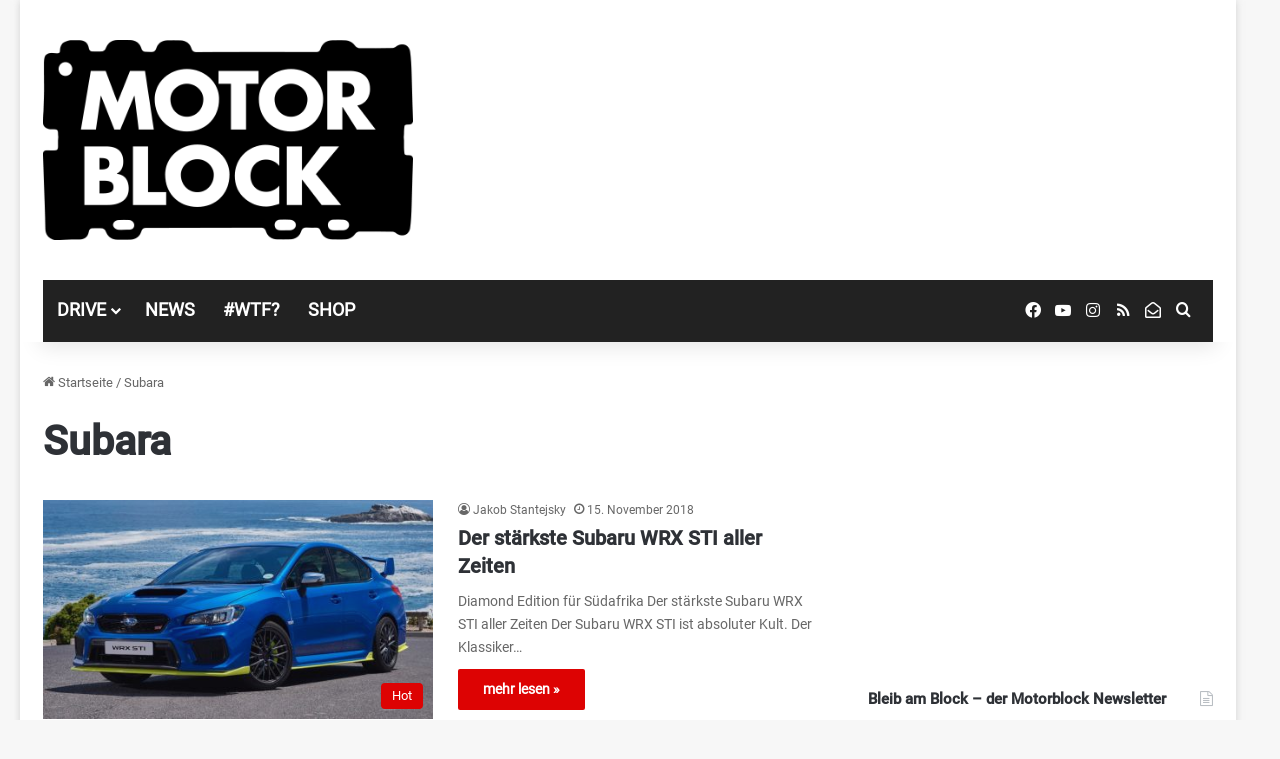

--- FILE ---
content_type: text/html; charset=utf-8
request_url: https://www.google.com/recaptcha/api2/aframe
body_size: 267
content:
<!DOCTYPE HTML><html><head><meta http-equiv="content-type" content="text/html; charset=UTF-8"></head><body><script nonce="baYQMg4o7pHn1D4xqTuHxQ">/** Anti-fraud and anti-abuse applications only. See google.com/recaptcha */ try{var clients={'sodar':'https://pagead2.googlesyndication.com/pagead/sodar?'};window.addEventListener("message",function(a){try{if(a.source===window.parent){var b=JSON.parse(a.data);var c=clients[b['id']];if(c){var d=document.createElement('img');d.src=c+b['params']+'&rc='+(localStorage.getItem("rc::a")?sessionStorage.getItem("rc::b"):"");window.document.body.appendChild(d);sessionStorage.setItem("rc::e",parseInt(sessionStorage.getItem("rc::e")||0)+1);localStorage.setItem("rc::h",'1769445475656');}}}catch(b){}});window.parent.postMessage("_grecaptcha_ready", "*");}catch(b){}</script></body></html>

--- FILE ---
content_type: application/javascript; charset=utf-8
request_url: https://fundingchoicesmessages.google.com/f/AGSKWxUcHatn1NQFoQoyBQe5ix8LnlD8uYJ4xAEw_w2VPrVE2vvg-A4pZFkoE7XzoF-0yXey_5RBdBwzSezyzF7udibPiw80eZOKAaxCBDwbsTiuIFkwQHezqv_U7A1UQBJghYEG3Y82esTlYvnq4nPMbb7tlpzIketxV0353nHyg4Tj5fqJYLmUh-KAE6dc/_/serveads.-strip-ads-/textad__730x90__ad_position_
body_size: -1291
content:
window['bfdd6a49-3a49-4486-8283-d63a77120173'] = true;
● ● ● ● ●
TASK:
Above are the records; transcribe them exactly without the pictures.

EXPECTED OUTPUT:
--- FILE ---
content_type: text/html; charset=utf-8
request_url: https://www.google.com/recaptcha/api2/aframe
body_size: 267
content:
<!DOCTYPE HTML><html><head><meta http-equiv="content-type" content="text/html; charset=UTF-8"></head><body><script nonce="baYQMg4o7pHn1D4xqTuHxQ">/** Anti-fraud and anti-abuse applications only. See google.com/recaptcha */ try{var clients={'sodar':'https://pagead2.googlesyndication.com/pagead/sodar?'};window.addEventListener("message",function(a){try{if(a.source===window.parent){var b=JSON.parse(a.data);var c=clients[b['id']];if(c){var d=document.createElement('img');d.src=c+b['params']+'&rc='+(localStorage.getItem("rc::a")?sessionStorage.getItem("rc::b"):"");window.document.body.appendChild(d);sessionStorage.setItem("rc::e",parseInt(sessionStorage.getItem("rc::e")||0)+1);localStorage.setItem("rc::h",'1769445475656');}}}catch(b){}});window.parent.postMessage("_grecaptcha_ready", "*");}catch(b){}</script></body></html>

--- FILE ---
content_type: application/javascript; charset=utf-8
request_url: https://fundingchoicesmessages.google.com/f/AGSKWxUcHatn1NQFoQoyBQe5ix8LnlD8uYJ4xAEw_w2VPrVE2vvg-A4pZFkoE7XzoF-0yXey_5RBdBwzSezyzF7udibPiw80eZOKAaxCBDwbsTiuIFkwQHezqv_U7A1UQBJghYEG3Y82esTlYvnq4nPMbb7tlpzIketxV0353nHyg4Tj5fqJYLmUh-KAE6dc/_/serveads.-strip-ads-/textad__730x90__ad_position_
body_size: -1291
content:
window['bfdd6a49-3a49-4486-8283-d63a77120173'] = true;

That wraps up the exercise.